**EXERCISE DIRECTIONS:**
Go on with the blog text about upstate New York's early winter and the "Blue Christmas" throwback, picking up after its last sentence.

Friday, December 2, 2016

Skywatch Friday - Almost Winter

At this time of year, back in the "old days", upstate New York used to be solidly into winter by now.  But, the last few years have been anything like normal years.

So, last Friday, which was Black Friday in the United States, I saw this amazing sight at about 1:30 pm- sunlight.  We had gotten over 24 inches of snow at our airport between November 19-22.  By November 25, it was already melting. I loved the variety of patterns here.

In contrast, by yesterday the snow was all gone, but the sunrise looked like a pretty typical first day of December sunrise.  And, this morning, I was greeted by a dusting of snow.

Come visit other blogs from all over the world for Skywatch Friday, and enjoy their sky-related pictures.

Thursday, December 1, 2016

Throwback Thursday - Blue Christmas

This throwback is from December 9, 2009, the first time I wrote about "Blue Christmas".  Repeating this post has become a holiday tradition for this blog, because not everyone has a happy holiday season.

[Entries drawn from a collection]
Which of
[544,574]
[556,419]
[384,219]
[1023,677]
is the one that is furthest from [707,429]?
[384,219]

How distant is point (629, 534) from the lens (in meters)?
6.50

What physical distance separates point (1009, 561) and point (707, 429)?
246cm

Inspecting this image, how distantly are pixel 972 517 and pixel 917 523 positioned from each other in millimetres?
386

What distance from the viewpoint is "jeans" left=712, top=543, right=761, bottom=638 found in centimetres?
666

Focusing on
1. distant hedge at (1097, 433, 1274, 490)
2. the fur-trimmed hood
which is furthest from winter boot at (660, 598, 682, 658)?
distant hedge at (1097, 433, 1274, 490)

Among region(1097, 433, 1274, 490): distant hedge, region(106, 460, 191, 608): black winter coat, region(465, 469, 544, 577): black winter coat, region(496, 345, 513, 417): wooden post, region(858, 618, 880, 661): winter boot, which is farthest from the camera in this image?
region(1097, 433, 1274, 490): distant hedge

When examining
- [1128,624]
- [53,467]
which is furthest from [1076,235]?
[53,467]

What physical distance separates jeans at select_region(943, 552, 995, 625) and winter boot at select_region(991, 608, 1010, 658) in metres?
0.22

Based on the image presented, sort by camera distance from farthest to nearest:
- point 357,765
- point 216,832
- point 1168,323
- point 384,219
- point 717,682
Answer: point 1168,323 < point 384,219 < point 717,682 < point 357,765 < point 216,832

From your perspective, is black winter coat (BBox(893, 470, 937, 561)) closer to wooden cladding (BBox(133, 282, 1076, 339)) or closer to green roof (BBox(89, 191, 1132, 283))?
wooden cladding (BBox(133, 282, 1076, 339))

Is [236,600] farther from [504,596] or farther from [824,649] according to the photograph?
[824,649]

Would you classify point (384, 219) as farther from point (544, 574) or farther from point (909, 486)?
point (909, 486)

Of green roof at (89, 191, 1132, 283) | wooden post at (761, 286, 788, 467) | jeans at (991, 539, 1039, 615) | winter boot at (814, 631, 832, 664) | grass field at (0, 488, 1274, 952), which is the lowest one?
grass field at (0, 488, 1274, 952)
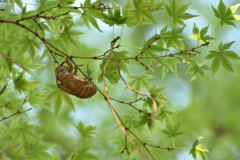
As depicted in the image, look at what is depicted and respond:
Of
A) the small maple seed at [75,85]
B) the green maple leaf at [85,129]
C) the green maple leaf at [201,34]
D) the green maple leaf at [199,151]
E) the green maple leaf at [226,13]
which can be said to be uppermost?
the green maple leaf at [226,13]

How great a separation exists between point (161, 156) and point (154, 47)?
1812 millimetres

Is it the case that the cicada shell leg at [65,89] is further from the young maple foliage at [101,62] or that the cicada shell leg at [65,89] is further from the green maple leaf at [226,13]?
the green maple leaf at [226,13]

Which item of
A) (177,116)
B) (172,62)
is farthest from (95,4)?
(177,116)

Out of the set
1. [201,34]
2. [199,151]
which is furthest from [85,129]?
[201,34]

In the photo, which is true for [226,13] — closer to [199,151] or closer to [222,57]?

**ANSWER:**
In 2015, our family (inlaws) experienced holiday death in the family again. My brother in law's mother in law passed away right after Thanksgiving.  An aunt's sister died on Thanksgiving Day (November 26) .

I was so tired, for various reasons, that I never even decorated last year.

My writing has become more polished over the years but I am not going to do any editing.  This voice from the past is speaking to me, and I hope its message will help some of my readers.

Here's the post from 2009.

Tis the Season....for Sadness

Happy Holidays!

No, that's not true.

The holidays are not happy for everyone. 

11 years ago December 25.....  Spouse and I were at my in-laws on Christmas Day.  They live about 150 miles from where we live.  We had a nice day with other family members, and settled down to watch "It's a Wonderful Life"  with my mother in law and father in law.  Then we went to bed.

My father in law never woke up.  He died during the night of a massive heart attack, his third.

Imagine my mother in law, spending the day after Christmas arranging for the funeral of her husband of nearly 50 years.    The decisions that had to be made quickly, oh so quickly.  The little things, like flowers being almost impossible to come by (flowers being a part of their culture's funeral tradition).  Or us having to borrow clothes for the funeral-most people don't visit for Christmas with black clothes in their suitcase!  Those little details, in a sea of all the major details, on a holiday weekend.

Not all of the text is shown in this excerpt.